╭─ Entries provided
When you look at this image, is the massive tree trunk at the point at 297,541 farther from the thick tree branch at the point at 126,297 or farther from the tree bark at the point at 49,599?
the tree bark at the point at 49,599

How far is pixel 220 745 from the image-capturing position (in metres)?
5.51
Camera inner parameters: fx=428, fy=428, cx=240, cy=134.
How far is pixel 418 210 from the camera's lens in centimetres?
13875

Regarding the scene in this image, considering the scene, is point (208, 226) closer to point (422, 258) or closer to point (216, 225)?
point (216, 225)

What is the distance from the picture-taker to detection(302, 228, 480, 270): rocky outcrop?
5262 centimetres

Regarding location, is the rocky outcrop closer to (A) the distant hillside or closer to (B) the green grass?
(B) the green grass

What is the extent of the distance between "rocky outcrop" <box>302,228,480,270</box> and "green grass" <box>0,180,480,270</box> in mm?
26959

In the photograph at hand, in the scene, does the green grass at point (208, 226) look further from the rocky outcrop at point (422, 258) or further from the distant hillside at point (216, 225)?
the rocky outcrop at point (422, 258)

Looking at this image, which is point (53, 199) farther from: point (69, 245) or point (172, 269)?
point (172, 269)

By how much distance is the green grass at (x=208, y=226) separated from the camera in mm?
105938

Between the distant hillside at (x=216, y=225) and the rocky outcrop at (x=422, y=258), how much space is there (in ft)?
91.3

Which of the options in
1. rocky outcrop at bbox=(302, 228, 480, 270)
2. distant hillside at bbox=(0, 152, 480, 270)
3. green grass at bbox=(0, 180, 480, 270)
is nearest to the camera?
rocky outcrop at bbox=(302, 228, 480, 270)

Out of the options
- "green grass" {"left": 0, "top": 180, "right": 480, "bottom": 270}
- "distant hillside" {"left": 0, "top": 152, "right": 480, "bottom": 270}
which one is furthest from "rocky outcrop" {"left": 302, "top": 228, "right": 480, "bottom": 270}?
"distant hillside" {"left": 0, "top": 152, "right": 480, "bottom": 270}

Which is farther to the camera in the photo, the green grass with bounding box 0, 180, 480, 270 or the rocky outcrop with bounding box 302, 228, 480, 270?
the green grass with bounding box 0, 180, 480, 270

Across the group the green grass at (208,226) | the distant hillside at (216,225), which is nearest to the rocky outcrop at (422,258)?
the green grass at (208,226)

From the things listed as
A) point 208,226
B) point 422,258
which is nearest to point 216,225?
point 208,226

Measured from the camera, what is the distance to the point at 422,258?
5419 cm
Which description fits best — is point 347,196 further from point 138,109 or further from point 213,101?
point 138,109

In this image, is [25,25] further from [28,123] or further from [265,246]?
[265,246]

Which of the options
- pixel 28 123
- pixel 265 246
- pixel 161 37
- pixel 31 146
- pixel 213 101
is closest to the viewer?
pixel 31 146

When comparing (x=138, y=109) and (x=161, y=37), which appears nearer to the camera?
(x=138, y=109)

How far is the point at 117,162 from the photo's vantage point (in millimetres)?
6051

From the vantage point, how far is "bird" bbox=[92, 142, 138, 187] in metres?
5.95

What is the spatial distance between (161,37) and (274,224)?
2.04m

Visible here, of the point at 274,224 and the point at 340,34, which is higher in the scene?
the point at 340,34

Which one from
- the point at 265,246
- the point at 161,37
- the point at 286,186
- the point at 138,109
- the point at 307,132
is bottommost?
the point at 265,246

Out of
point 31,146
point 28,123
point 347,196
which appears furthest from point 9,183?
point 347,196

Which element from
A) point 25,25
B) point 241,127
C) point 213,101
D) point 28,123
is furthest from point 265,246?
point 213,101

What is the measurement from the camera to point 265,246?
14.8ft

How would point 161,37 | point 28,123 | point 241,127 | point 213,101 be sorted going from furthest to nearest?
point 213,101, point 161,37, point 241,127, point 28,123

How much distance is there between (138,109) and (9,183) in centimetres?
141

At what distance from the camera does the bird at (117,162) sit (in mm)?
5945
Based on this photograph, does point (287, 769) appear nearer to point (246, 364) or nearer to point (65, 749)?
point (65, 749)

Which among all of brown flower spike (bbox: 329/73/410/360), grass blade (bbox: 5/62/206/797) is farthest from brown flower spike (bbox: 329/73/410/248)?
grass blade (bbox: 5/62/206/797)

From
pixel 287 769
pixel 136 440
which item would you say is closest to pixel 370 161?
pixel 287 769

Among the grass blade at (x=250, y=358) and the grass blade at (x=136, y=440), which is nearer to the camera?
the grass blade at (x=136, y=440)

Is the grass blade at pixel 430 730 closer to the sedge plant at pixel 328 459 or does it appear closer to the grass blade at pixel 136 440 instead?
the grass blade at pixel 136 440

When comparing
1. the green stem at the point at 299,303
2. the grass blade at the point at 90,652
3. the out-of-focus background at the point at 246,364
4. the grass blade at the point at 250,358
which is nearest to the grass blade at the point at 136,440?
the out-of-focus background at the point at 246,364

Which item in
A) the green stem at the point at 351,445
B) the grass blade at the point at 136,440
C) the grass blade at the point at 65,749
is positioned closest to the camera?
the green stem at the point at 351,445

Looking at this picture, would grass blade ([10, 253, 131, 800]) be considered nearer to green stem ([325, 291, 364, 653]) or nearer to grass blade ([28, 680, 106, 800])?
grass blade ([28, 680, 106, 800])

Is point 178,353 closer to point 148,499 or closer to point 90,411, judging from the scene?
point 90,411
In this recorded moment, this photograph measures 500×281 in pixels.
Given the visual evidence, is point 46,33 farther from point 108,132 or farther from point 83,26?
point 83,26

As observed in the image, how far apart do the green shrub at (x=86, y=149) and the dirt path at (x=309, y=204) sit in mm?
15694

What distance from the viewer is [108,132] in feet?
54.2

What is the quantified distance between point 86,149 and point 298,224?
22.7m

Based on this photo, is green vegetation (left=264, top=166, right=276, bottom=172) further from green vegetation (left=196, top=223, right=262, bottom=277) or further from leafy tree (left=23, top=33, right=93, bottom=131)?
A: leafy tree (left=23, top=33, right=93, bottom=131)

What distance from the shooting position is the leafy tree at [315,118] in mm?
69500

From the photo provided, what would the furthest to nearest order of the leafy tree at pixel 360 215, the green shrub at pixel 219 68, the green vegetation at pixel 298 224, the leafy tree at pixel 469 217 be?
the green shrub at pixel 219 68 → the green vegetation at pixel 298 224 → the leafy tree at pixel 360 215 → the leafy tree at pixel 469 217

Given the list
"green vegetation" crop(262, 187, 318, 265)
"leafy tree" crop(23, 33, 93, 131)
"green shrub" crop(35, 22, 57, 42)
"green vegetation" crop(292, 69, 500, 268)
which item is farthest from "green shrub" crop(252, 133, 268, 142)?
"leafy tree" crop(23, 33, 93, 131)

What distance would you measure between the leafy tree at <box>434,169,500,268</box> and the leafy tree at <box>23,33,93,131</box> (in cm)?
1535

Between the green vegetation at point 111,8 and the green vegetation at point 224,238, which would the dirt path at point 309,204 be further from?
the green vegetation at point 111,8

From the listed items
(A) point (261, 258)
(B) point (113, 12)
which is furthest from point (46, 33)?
╰─
» Exercise prompt
Please rewrite every one of the records above, putting "photographer" wherever "picture-taker" appears and keeping everything else the same.

» Solution to this exercise
When you look at this image, is the massive tree trunk at the point at 297,541 farther from the thick tree branch at the point at 126,297 or farther from the tree bark at the point at 49,599?
the tree bark at the point at 49,599

How far is pixel 220 745 from the image-capturing position (in metres)?
5.51
Camera inner parameters: fx=428, fy=428, cx=240, cy=134.
How far is pixel 418 210 from the camera's lens in centimetres?
13875

Regarding the scene in this image, considering the scene, is point (208, 226) closer to point (422, 258) or closer to point (216, 225)?
point (216, 225)

What is the distance from the photographer to detection(302, 228, 480, 270): rocky outcrop?
5262 centimetres

Regarding location, is the rocky outcrop closer to (A) the distant hillside or closer to (B) the green grass?
(B) the green grass

What is the extent of the distance between "rocky outcrop" <box>302,228,480,270</box> and "green grass" <box>0,180,480,270</box> in mm?
26959

In the photograph at hand, in the scene, does the green grass at point (208, 226) look further from the rocky outcrop at point (422, 258) or further from the distant hillside at point (216, 225)?
the rocky outcrop at point (422, 258)

Looking at this image, which is point (53, 199) farther from: point (69, 245) or point (172, 269)?
point (172, 269)

By how much distance is the green grass at (x=208, y=226) separated from the camera in mm?
105938

Between the distant hillside at (x=216, y=225) and the rocky outcrop at (x=422, y=258), how much space is there (in ft)?
91.3

Which of the options in
1. rocky outcrop at bbox=(302, 228, 480, 270)
2. distant hillside at bbox=(0, 152, 480, 270)
3. green grass at bbox=(0, 180, 480, 270)
is nearest to the camera?
rocky outcrop at bbox=(302, 228, 480, 270)

Out of the options
- "green grass" {"left": 0, "top": 180, "right": 480, "bottom": 270}
- "distant hillside" {"left": 0, "top": 152, "right": 480, "bottom": 270}
which one is furthest from "rocky outcrop" {"left": 302, "top": 228, "right": 480, "bottom": 270}?
"distant hillside" {"left": 0, "top": 152, "right": 480, "bottom": 270}

Which is farther to the camera in the photo, the green grass with bounding box 0, 180, 480, 270 or the rocky outcrop with bounding box 302, 228, 480, 270?
the green grass with bounding box 0, 180, 480, 270

Across the group the green grass at (208,226) | the distant hillside at (216,225), which is nearest to the rocky outcrop at (422,258)?
the green grass at (208,226)

From the things listed as
A) point 208,226
B) point 422,258
which is nearest to point 216,225?
point 208,226

Measured from the camera, what is the distance to the point at 422,258?
5419 cm
Which description fits best — is point 347,196 further from point 138,109 or further from point 213,101?
point 138,109

In this image, is [25,25] further from [28,123] or further from [265,246]?
[265,246]

Which of the options
- pixel 28 123
- pixel 265 246
- pixel 161 37
- pixel 31 146
- pixel 213 101
is closest to the viewer?
pixel 31 146

When comparing (x=138, y=109) and (x=161, y=37), which appears nearer to the camera?
(x=138, y=109)

How far is the point at 117,162 from the photo's vantage point (in millimetres)?
6051

From the vantage point, how far is "bird" bbox=[92, 142, 138, 187] in metres?
5.95

What is the spatial distance between (161,37) and (274,224)?
2.04m

Visible here, of the point at 274,224 and the point at 340,34, which is higher in the scene?
the point at 340,34

Which one from
- the point at 265,246
- the point at 161,37
- the point at 286,186
- the point at 138,109
- the point at 307,132
is bottommost?
the point at 265,246

Out of
point 31,146
point 28,123
point 347,196
which appears furthest from point 9,183?
point 347,196

Which element from
A) point 25,25
B) point 241,127
C) point 213,101
D) point 28,123
is furthest from point 265,246?
point 213,101

What is the measurement from the camera to point 265,246?
14.8ft

How would point 161,37 | point 28,123 | point 241,127 | point 213,101 be sorted going from furthest to nearest?
point 213,101, point 161,37, point 241,127, point 28,123

How much distance is there between (138,109) and (9,183) in centimetres?
141

At what distance from the camera does the bird at (117,162) sit (in mm)?
5945
Based on this photograph, does point (287, 769) appear nearer to point (246, 364) or nearer to point (65, 749)?
point (65, 749)

Which among all of brown flower spike (bbox: 329/73/410/360), grass blade (bbox: 5/62/206/797) is farthest from brown flower spike (bbox: 329/73/410/248)?
grass blade (bbox: 5/62/206/797)

From
pixel 287 769
pixel 136 440
which item would you say is closest to pixel 370 161?
pixel 287 769

Among the grass blade at (x=250, y=358) and the grass blade at (x=136, y=440), which is nearer to the camera?
the grass blade at (x=136, y=440)

Is the grass blade at pixel 430 730 closer to the sedge plant at pixel 328 459 or does it appear closer to the grass blade at pixel 136 440 instead?
the grass blade at pixel 136 440

When comparing
1. the green stem at the point at 299,303
2. the grass blade at the point at 90,652
3. the out-of-focus background at the point at 246,364
4. the grass blade at the point at 250,358
which is nearest to the grass blade at the point at 136,440?
the out-of-focus background at the point at 246,364

Which item in
A) the green stem at the point at 351,445
B) the grass blade at the point at 136,440
C) the grass blade at the point at 65,749
is positioned closest to the camera?
the green stem at the point at 351,445

Looking at this picture, would grass blade ([10, 253, 131, 800]) be considered nearer to green stem ([325, 291, 364, 653]) or nearer to grass blade ([28, 680, 106, 800])?
grass blade ([28, 680, 106, 800])

Is point 178,353 closer to point 148,499 or closer to point 90,411, judging from the scene?
point 90,411
In this recorded moment, this photograph measures 500×281 in pixels.
Given the visual evidence, is point 46,33 farther from point 108,132 or farther from point 83,26?
point 83,26

As observed in the image, how far apart do the green shrub at (x=86, y=149) and the dirt path at (x=309, y=204) sit in mm?
15694

What distance from the viewer is [108,132] in feet?
54.2

What is the quantified distance between point 86,149 and point 298,224?
22.7m

Based on this photo, is green vegetation (left=264, top=166, right=276, bottom=172) further from green vegetation (left=196, top=223, right=262, bottom=277) or further from leafy tree (left=23, top=33, right=93, bottom=131)?
A: leafy tree (left=23, top=33, right=93, bottom=131)

What distance from the shooting position is the leafy tree at [315,118] in mm?
69500

From the photo provided, what would the furthest to nearest order of the leafy tree at pixel 360 215, the green shrub at pixel 219 68, the green vegetation at pixel 298 224, the leafy tree at pixel 469 217 be?
the green shrub at pixel 219 68 → the green vegetation at pixel 298 224 → the leafy tree at pixel 360 215 → the leafy tree at pixel 469 217

Given the list
"green vegetation" crop(262, 187, 318, 265)
"leafy tree" crop(23, 33, 93, 131)
"green shrub" crop(35, 22, 57, 42)
"green vegetation" crop(292, 69, 500, 268)
which item is farthest from "green shrub" crop(252, 133, 268, 142)?
"leafy tree" crop(23, 33, 93, 131)

What distance would you measure between the leafy tree at <box>434,169,500,268</box> and the leafy tree at <box>23,33,93,131</box> (in cm)?
1535

Between the green vegetation at point 111,8 and the green vegetation at point 224,238, which would the dirt path at point 309,204 be further from?
the green vegetation at point 111,8

From the listed items
(A) point (261, 258)
(B) point (113, 12)
which is furthest from point (46, 33)?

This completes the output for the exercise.